Pattern Matching In Microsoft Office
What is pattern matching? Suppose you want to find each customer whose last
name begins with C, or all products with “automatic” somewhere in the
product description.
You’re probably already familiar with the star (*) notation so you can
guess that C* would match any customer name that begins with C. You can also
guess that “*automatic*” would match any description that had automatic at
the beginning, in the middle, or at the end.
The star is one of many “wildcard” characters used in Microsoft Office
programs. Another one is the question mark (?). A star will replace zero
characters or many characters but a question mark will replace one and only one.
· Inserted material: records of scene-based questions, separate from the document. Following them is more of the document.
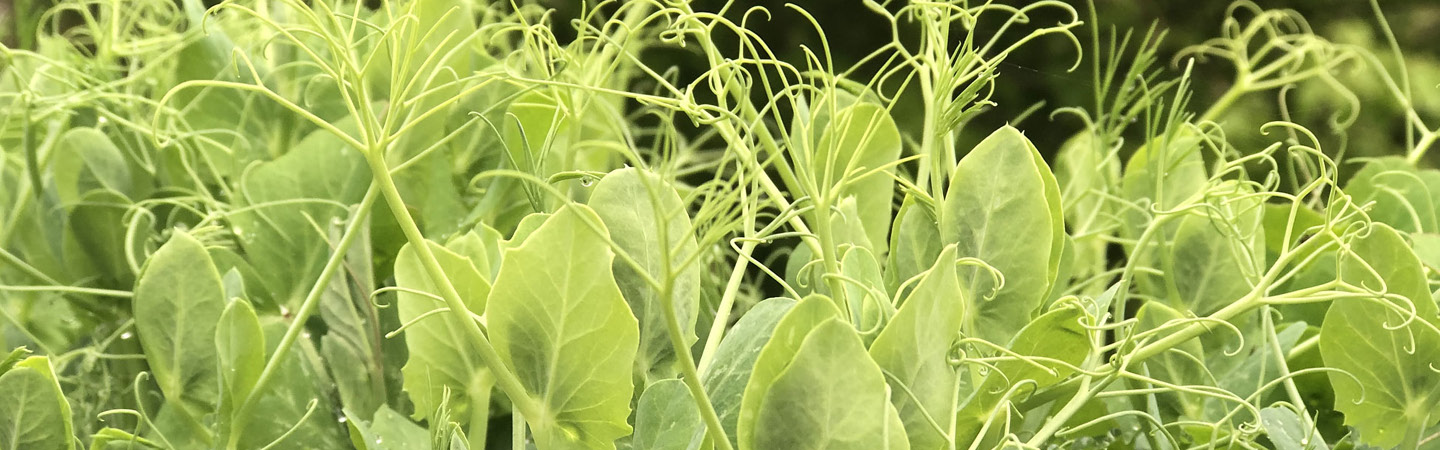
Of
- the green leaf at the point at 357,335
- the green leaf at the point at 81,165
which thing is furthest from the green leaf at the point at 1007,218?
the green leaf at the point at 81,165

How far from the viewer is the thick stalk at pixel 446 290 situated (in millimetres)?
295

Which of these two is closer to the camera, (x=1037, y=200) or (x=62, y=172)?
(x=1037, y=200)

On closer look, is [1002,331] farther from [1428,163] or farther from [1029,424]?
[1428,163]

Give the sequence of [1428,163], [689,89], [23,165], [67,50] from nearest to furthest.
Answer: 1. [689,89]
2. [23,165]
3. [67,50]
4. [1428,163]

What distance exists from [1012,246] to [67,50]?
64cm

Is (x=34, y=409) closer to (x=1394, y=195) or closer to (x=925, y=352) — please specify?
(x=925, y=352)

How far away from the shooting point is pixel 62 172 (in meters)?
0.56

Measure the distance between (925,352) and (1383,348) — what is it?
168 mm

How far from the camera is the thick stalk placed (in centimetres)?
30

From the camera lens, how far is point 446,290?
0.30 metres

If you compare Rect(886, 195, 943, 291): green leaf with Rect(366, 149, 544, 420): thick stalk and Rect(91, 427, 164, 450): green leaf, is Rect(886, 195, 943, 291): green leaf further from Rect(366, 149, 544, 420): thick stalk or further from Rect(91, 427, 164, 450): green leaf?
Rect(91, 427, 164, 450): green leaf

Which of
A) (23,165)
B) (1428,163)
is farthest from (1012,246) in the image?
(1428,163)

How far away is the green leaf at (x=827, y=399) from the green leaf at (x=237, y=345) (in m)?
0.18

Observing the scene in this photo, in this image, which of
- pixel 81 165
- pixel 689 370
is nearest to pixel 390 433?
pixel 689 370
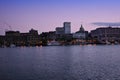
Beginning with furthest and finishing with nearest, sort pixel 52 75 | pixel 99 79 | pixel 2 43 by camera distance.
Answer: pixel 2 43 < pixel 52 75 < pixel 99 79

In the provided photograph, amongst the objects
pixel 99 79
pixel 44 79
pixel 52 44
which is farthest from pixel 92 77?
pixel 52 44

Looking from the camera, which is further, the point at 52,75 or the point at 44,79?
the point at 52,75

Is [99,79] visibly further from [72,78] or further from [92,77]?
[72,78]

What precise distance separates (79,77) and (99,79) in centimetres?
227

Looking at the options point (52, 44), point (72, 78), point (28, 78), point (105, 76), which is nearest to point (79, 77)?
point (72, 78)

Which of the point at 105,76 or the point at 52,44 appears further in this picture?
the point at 52,44

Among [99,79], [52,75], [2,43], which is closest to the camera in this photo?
[99,79]

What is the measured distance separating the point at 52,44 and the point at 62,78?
17416cm

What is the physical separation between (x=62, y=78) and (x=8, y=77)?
19.2 ft

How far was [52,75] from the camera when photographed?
27.2 meters

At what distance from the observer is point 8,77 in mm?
26359

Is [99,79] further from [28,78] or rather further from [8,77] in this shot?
[8,77]

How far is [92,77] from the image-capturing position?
2589 cm

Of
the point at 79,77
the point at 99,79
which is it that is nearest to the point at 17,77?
the point at 79,77
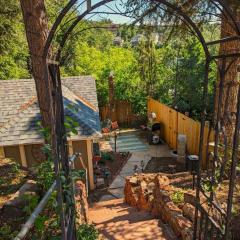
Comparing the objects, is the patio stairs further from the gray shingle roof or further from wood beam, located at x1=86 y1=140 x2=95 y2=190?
wood beam, located at x1=86 y1=140 x2=95 y2=190

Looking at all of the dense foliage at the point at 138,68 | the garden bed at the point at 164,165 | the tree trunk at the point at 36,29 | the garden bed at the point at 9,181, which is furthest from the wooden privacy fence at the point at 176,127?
the tree trunk at the point at 36,29

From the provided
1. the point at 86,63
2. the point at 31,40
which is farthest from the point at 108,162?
the point at 86,63

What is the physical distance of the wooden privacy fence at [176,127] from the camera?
9414 mm

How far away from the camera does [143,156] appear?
10945 mm

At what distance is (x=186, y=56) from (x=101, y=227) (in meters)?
10.0

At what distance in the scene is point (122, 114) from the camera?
15664 mm

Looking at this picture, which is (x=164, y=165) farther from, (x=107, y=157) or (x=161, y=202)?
(x=161, y=202)

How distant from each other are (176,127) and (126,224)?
23.1 ft

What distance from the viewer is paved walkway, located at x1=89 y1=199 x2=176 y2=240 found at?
157 inches

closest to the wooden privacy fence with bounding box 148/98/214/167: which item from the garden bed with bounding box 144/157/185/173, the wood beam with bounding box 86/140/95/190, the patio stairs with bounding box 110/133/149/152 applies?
the garden bed with bounding box 144/157/185/173

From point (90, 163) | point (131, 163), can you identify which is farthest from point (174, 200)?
point (131, 163)

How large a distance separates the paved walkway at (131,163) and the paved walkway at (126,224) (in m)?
1.51

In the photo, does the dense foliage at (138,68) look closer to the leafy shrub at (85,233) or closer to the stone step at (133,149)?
the stone step at (133,149)

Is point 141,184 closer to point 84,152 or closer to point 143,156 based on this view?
point 84,152
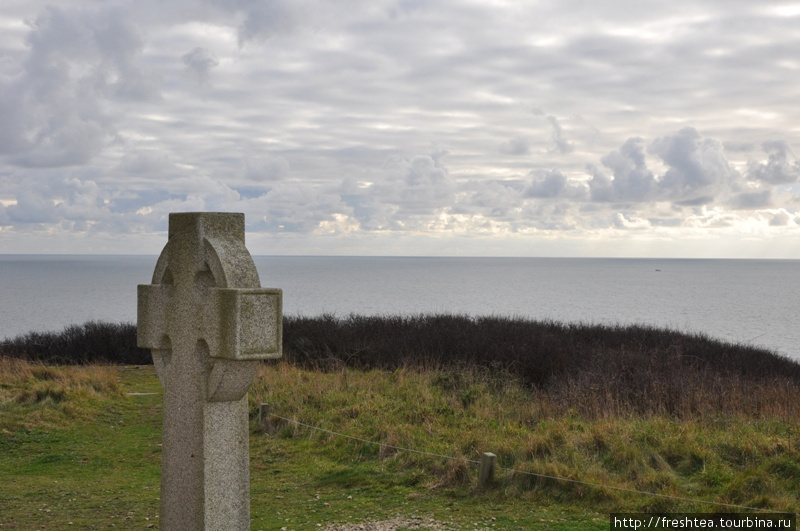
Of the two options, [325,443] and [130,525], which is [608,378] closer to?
[325,443]

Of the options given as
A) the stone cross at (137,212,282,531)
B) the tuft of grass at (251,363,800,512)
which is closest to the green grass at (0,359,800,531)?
the tuft of grass at (251,363,800,512)

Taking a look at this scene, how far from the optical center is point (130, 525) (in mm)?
7090

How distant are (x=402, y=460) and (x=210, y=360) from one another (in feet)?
15.5

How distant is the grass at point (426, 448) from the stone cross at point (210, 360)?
2.24 metres

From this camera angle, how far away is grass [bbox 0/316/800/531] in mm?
7395

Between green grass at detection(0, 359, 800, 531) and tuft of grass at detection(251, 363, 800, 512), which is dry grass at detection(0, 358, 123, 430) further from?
tuft of grass at detection(251, 363, 800, 512)

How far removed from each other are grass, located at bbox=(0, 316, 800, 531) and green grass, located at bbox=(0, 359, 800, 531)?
1.0 inches

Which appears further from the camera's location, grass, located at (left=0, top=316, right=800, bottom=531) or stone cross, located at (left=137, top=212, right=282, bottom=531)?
grass, located at (left=0, top=316, right=800, bottom=531)

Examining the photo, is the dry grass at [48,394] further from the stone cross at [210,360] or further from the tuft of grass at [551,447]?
the stone cross at [210,360]

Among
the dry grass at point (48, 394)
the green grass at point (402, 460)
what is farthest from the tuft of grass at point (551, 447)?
the dry grass at point (48, 394)

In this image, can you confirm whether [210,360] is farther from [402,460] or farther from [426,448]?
[426,448]

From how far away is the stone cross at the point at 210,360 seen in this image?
4.75 metres

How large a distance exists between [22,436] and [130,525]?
5108 millimetres

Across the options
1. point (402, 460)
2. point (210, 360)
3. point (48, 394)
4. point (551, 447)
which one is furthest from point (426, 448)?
point (48, 394)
So b*d would match bad or band (or bad band for that matter!), but b?d would
match only bad or bid or bod. If you wanted to find all invoice numbers between
50 and 59, you could search for 5?. The results would not include number 5 or
anything in the 500’s.
For some real power, you can include an explicit list of characters to match.
For instance, consider the pattern
[a-f]* as applied to a list of company names.
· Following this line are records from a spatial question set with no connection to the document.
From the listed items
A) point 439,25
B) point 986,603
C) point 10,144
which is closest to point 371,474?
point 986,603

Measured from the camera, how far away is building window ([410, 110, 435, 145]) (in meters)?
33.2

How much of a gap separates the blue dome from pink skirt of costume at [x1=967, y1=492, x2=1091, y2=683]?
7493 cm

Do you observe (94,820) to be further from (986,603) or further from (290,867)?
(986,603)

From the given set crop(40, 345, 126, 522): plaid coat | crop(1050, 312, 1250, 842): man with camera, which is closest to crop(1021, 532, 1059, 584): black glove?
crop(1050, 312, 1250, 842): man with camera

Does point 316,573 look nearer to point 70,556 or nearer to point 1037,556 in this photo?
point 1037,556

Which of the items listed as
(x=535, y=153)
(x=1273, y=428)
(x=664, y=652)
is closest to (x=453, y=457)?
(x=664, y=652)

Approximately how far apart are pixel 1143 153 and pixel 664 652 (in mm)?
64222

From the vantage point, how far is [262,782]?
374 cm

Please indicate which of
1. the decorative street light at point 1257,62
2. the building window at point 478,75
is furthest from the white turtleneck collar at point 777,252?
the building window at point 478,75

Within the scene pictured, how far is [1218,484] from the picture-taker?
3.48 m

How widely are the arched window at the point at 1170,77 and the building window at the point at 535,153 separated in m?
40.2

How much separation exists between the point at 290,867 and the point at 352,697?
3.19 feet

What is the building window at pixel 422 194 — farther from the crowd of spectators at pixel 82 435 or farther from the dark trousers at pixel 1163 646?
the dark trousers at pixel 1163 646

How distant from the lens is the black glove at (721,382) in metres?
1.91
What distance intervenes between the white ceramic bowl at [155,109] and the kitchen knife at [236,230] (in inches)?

Can you guess what this wildcard will match? Any company name that begins with A
through F! That’s pretty powerful. You can also specify patterns you don’t
want to match using the ! character. For instance, [!X-Z]* would find all words
that did not start with X, Y or Z.
The way you use pattern matching depends on the Microsoft Office application
you are using. Access queries are the simplest to implement pattern matching
since the criteria field in Access queries accepts the Like operator. Using our
example above, a query which had a criteria of Like [A-F]* would return a list
of companies whose names began with the letters A-F.
In Word, you would use the Find command with the “Use Wildcards” option
turned on. You can type in the pattern to match, or you can choose certain
patterns from the Find dialog box. Word has a few differences from the basic
Like operator so be careful. For instance, if you want to find words that start
with Ar, Br, or Cr you would use [a-c]r* but you need a “start of word”
character in front of the pattern. In Word, that’s <. If you don’t
specify the <, you’ll find all words with ar, br, or cr in them anywhere.
See the video for an example.
In other applications, you would use a Visual Basic program to separate out
entries based on pattern matching. The Like operator in Visual Basic follows all
of the pattern matching rules outlined above and is also capable of recognizing
digits as opposed to characters. For instance, 5## would match 500-599 but not
50K since K is not numeric. You can combine wildcards to find your items of
interest in Office documents. If you have a TL product line (TL-R-22, TL-S-33,
TL-R-35, TL-X-45) and you want to find only product numbers in the 30s, you
could search for TL*3?.
See our sample code page for an example which uses pattern matching to
extract a date from a description
field, even if the format of the date changes from transaction to
transaction (e.g. 051304 to 4/6/03).
Try it out and you’ll be an expert in no time.